» Data extracted from a collection
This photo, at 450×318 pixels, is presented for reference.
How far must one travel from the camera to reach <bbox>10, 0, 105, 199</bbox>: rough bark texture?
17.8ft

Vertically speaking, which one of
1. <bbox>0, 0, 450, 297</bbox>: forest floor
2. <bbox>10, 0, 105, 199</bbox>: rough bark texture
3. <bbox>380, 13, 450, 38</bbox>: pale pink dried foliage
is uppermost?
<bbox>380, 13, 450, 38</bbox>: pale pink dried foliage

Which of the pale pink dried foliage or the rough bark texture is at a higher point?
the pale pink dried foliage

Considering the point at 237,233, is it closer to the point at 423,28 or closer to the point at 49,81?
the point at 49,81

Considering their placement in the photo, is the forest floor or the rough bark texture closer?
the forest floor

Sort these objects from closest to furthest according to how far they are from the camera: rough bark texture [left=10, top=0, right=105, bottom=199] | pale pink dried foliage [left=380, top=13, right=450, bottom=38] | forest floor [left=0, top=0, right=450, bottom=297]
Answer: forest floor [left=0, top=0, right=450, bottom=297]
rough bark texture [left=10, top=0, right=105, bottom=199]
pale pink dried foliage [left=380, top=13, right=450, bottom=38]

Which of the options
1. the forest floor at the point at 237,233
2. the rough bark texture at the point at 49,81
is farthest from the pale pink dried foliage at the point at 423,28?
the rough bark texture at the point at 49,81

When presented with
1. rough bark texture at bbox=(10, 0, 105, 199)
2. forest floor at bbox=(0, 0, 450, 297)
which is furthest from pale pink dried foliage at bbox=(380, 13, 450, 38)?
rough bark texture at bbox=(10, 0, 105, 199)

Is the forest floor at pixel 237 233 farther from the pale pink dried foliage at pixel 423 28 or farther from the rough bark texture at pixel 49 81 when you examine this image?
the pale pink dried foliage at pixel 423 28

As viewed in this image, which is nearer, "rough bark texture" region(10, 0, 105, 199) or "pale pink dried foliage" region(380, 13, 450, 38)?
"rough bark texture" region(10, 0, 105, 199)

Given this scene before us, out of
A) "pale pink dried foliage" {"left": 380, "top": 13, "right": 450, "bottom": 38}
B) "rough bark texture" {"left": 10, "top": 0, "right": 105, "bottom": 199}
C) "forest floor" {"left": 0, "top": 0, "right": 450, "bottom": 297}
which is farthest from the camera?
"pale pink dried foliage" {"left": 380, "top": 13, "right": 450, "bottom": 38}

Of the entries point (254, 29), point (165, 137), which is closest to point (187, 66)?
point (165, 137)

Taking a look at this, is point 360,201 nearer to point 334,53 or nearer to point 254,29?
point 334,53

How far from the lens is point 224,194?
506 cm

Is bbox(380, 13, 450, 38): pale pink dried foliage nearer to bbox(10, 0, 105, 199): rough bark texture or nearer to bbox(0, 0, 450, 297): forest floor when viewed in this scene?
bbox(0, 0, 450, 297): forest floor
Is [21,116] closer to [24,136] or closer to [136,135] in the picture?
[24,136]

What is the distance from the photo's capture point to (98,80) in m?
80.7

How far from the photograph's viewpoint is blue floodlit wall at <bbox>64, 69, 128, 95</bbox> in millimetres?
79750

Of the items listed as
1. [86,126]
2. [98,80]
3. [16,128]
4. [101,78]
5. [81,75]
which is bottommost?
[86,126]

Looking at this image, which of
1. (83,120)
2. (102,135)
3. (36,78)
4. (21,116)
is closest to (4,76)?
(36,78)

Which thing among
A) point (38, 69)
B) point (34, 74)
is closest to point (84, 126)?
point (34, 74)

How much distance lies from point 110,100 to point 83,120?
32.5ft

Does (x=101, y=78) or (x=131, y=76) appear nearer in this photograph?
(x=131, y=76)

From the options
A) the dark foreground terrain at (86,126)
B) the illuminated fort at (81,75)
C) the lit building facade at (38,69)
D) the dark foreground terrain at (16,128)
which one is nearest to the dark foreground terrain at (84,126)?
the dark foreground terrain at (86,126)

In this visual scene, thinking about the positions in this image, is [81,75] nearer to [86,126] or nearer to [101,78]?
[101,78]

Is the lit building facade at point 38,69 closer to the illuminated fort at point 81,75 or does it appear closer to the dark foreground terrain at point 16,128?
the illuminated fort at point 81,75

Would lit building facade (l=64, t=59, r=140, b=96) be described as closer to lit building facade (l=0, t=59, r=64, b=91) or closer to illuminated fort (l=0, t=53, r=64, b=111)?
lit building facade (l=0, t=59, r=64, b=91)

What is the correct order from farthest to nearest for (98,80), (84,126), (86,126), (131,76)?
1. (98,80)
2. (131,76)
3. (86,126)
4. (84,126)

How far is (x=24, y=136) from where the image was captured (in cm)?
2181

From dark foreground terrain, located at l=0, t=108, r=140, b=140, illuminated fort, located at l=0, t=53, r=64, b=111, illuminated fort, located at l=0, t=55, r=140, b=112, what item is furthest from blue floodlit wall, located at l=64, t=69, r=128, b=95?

==

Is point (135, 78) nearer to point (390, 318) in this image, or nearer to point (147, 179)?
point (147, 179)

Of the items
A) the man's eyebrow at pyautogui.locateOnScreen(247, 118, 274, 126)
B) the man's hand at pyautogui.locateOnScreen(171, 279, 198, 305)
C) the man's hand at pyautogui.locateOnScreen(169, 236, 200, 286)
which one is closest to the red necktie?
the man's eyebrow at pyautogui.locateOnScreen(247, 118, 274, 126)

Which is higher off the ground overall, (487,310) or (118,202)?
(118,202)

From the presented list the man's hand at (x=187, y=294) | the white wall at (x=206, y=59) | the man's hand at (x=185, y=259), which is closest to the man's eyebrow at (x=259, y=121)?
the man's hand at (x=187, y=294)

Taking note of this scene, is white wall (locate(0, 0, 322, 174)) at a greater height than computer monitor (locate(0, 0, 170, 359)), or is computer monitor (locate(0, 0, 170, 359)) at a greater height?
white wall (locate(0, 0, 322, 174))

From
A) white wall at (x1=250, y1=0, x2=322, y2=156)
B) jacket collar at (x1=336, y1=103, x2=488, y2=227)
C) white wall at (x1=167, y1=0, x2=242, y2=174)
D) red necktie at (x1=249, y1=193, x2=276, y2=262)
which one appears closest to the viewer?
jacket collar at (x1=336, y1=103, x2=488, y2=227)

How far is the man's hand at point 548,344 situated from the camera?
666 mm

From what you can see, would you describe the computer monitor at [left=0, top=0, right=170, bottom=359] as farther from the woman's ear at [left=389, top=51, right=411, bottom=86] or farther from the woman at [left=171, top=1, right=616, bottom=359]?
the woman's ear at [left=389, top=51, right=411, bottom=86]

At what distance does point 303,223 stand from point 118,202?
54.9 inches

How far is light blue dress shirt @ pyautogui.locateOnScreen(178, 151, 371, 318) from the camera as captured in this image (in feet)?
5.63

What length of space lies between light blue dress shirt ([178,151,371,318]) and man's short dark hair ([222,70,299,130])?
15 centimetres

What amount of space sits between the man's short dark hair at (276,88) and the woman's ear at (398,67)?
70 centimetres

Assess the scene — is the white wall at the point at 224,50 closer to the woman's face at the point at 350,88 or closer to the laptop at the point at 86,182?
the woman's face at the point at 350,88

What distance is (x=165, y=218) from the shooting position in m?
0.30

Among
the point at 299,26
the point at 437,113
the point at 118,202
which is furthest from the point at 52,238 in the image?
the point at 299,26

--

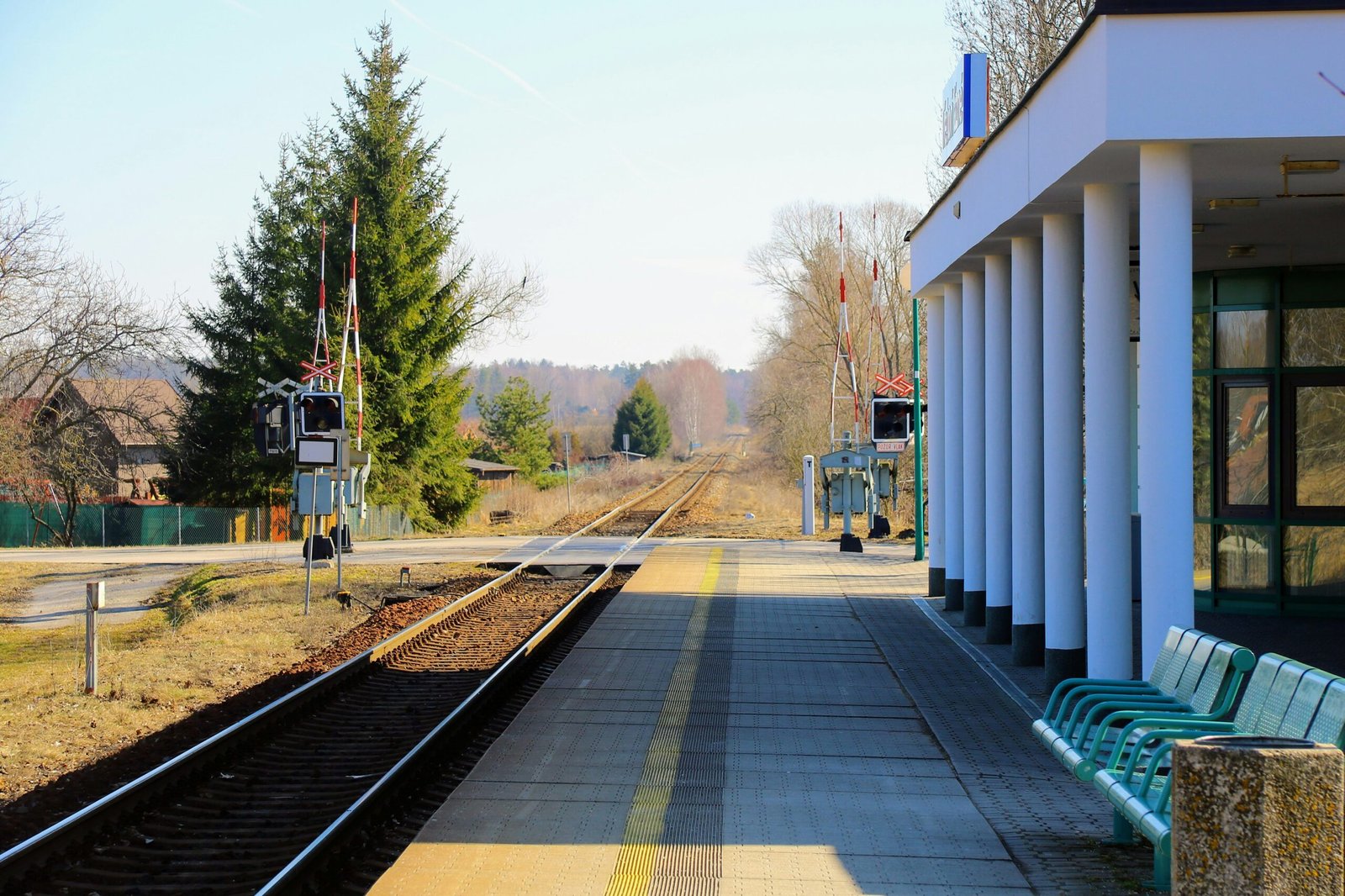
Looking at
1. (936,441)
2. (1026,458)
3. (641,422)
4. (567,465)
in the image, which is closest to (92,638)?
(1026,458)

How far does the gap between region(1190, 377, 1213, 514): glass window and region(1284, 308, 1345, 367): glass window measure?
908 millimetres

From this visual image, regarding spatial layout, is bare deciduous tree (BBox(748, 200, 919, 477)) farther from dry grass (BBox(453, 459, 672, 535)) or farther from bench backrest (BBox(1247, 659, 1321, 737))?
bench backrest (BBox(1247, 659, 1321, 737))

» DIRECTIVE
Write out the records from the line with "Would lit building" up to and including the line with "From dark foreground", switching "illuminated fort" to "floodlit castle" everywhere in that span and keeping everything else the same.

» ANSWER TO THIS EXERCISE
Would lit building facade (l=64, t=59, r=140, b=96) be described as closer to lit building facade (l=0, t=59, r=64, b=91) or closer to floodlit castle (l=0, t=53, r=64, b=111)?
lit building facade (l=0, t=59, r=64, b=91)

What is the correct order from farthest to nearest for (98,80), (84,126), (86,126), (131,76)?
1. (98,80)
2. (131,76)
3. (86,126)
4. (84,126)

How far is (x=24, y=136) from where the image was captured (in cm)?
2181

From dark foreground terrain, located at l=0, t=108, r=140, b=140, floodlit castle, located at l=0, t=53, r=64, b=111, floodlit castle, located at l=0, t=55, r=140, b=112, what item is furthest from blue floodlit wall, located at l=64, t=69, r=128, b=95?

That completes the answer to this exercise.